Access-Fee Pilot: Fewer Fees, More Fragmentation?

The access-fee pilot proposed by the U.S. Securities and Exchange Commission may increase fragmentation in the equity markets as Cboe Global Markets considers launching two additional order books to offset the pilot’s fee caps and prohibitions.

Chris Concannon,
Cboe Global Markets

“We have six exchanges, but we use four for equities and four for options,” said Chris Concannon, president and COO of Cboe, during the National Security Traders Association’s 2018 Market Structure Symposium in Chicago. “I promised the industry previously that we would not light up those books, but with the access-fee pilot, that is off the table.”

However, SEC officials seem more intent than ever that the pilot will move forward.

“While there might not be consensus on some element of a pilot, it is one of the few areas where there is significant consensus around market participants that something needs to be done,” said Brett Redfearn, director of the Division of Markets and Trading at the SEC, during the symposium.

The SEC’s now-defunct Equities Market Structure Advisory Committee recommended most of the pilot’s design, but it was the SEC that inserted a no-transaction-fee test bucket into the proposed pilot.

“Given the comments we were given in connection with the EMSAC recommendation and all of the related issues at stake, I believe we would be missing a very important opportunity to fully evaluate exchange pricing models without proposing this feature within the scope of the pilot,” said Redfearn.

The SEC expects to use the data from the pilot to help it understand how rebates and rebates at various levels affect order routing, liquidity provisioning, order-book depth, and the size of the spread across various segments of securities.

Redfearn would like to see how low or no rebates would affect whether institutional traders would be more or less likely to obtain queue priority and capture the quoted spread as often as they do now.

“Would there be more or fewer retail limit orders displayed on exchange and what would the net effect be on market quality,” he asked.

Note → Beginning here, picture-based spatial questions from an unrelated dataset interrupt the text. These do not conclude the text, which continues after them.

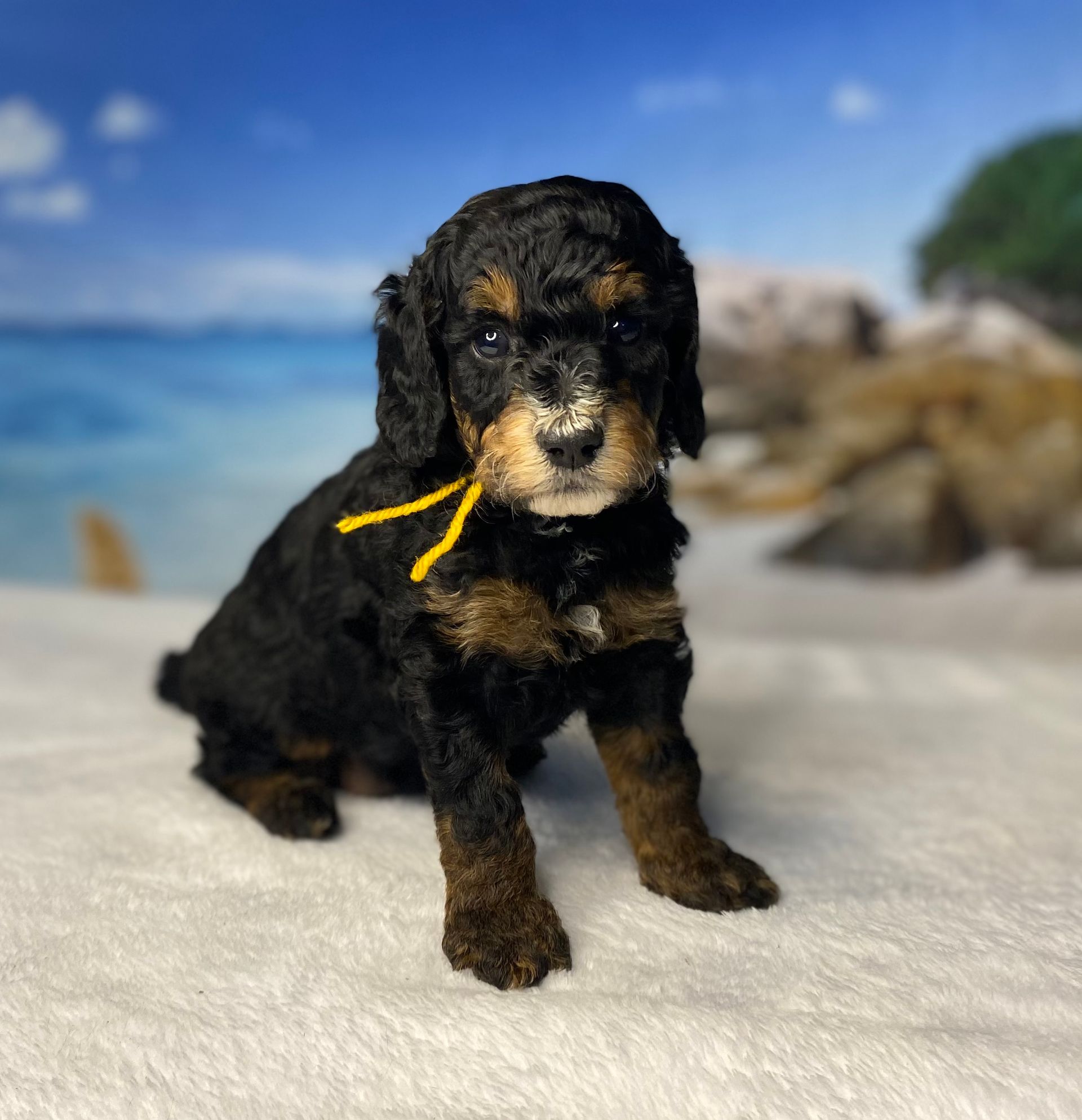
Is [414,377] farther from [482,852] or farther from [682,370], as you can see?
[482,852]

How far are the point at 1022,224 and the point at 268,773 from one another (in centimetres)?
496

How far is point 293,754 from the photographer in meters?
3.02

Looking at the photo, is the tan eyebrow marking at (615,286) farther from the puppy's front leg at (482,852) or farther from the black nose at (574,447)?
the puppy's front leg at (482,852)

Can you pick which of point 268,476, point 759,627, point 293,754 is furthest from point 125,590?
point 293,754

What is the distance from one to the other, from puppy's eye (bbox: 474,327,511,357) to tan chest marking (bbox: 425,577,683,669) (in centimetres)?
45

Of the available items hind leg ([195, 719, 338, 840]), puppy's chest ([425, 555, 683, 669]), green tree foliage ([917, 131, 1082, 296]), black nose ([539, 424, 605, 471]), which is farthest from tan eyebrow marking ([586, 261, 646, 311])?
green tree foliage ([917, 131, 1082, 296])

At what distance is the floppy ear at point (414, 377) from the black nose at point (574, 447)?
1.17 ft

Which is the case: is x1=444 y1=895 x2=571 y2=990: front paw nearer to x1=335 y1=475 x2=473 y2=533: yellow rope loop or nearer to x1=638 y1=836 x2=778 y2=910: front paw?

Potential outcomes of the pilot may be a single access-fee cap or a tiered access-fee cap structure based on stocks’ liquidity characteristics, according to Redfearn.

“This scenario also would require a hard look at the appropriate role of regulation in transaction-fee pricing,” he said. “In contrast, the test bucket without exchange rebates we would like to understand better whether competitive market forces could successfully cap access fees without a government imposed cap.”